I kept going, running three times a week using the C25K app. Slowly, I ditched the app and started using my own method when I was able to run for 20 minutes at a time without stopping for a breather.
This has picked up over the months. I’m still running three to four days a week with one long run. It’s winter now in Buffalo, so do shorter runs mostly on the treadmill, and I gear up for the cold for long runs outside if the weather is somewhat decent. All of this has helped me progress as a runner and in my weight-loss journey, but it wasn’t just exercising that contributed to my success.
While doing all of this after my gastric sleeve surgery, I also adjusted my eating habits. Previously, I was eating basically whatever I wanted, when I wanted. I drank soda everyday, and Ididn’t think or care about the calories I was consuming.
These days, I’m very conscious of serving sizes. I count calories and macros. I eat plenty of protein, I eliminated most added sugar from my diet, and I log everything I eat. Doing this meant I didn’t need to cut any foods out to lose weight. Honestly, to me, you can eat whatever you want. It just needs to be in moderation.
Making a habit out tracking also held me accountable and motivated me to stay on track. The more I did it, the more I noticed I was subconsciously picking healthier foods and correcting my portion size. Soon, I was doing it because I wanted to and that is a great feeling to have.

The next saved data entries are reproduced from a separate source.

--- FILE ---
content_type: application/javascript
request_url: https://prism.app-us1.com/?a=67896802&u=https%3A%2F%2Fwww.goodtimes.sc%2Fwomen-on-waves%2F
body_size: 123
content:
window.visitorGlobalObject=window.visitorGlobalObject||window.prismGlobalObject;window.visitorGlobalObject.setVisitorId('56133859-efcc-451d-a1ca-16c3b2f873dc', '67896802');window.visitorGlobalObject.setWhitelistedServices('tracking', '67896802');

Because of running, eating better, and my surgery, I have lost a total of 190 pounds. Running has been not only beneficial to my life physically, it has also helped me relieve stress and improve my mental health.
Unfortunately because of the pandemic, I haven’t been able to participate in any races yet. I am still running though with hopes to sign up for a virtual race or an in-person half marathon in the spring. I have a training plan, which has been what has really helped me continue going. Having goals and crossing them off is so satisfying. It would be amazing be one of the people with a race medal photo.
Running has not only helped accelerate my weight loss, it has also helped me with stress relief and my mental health. It has allowed me to really do something for myself and allows me the time to think. Plus, I feel good about my running. I can run a mile in under eight minutes. I used to wear a size 50 pant, and now I wear a size 32. I never thought I’d be able to do this, but here I am.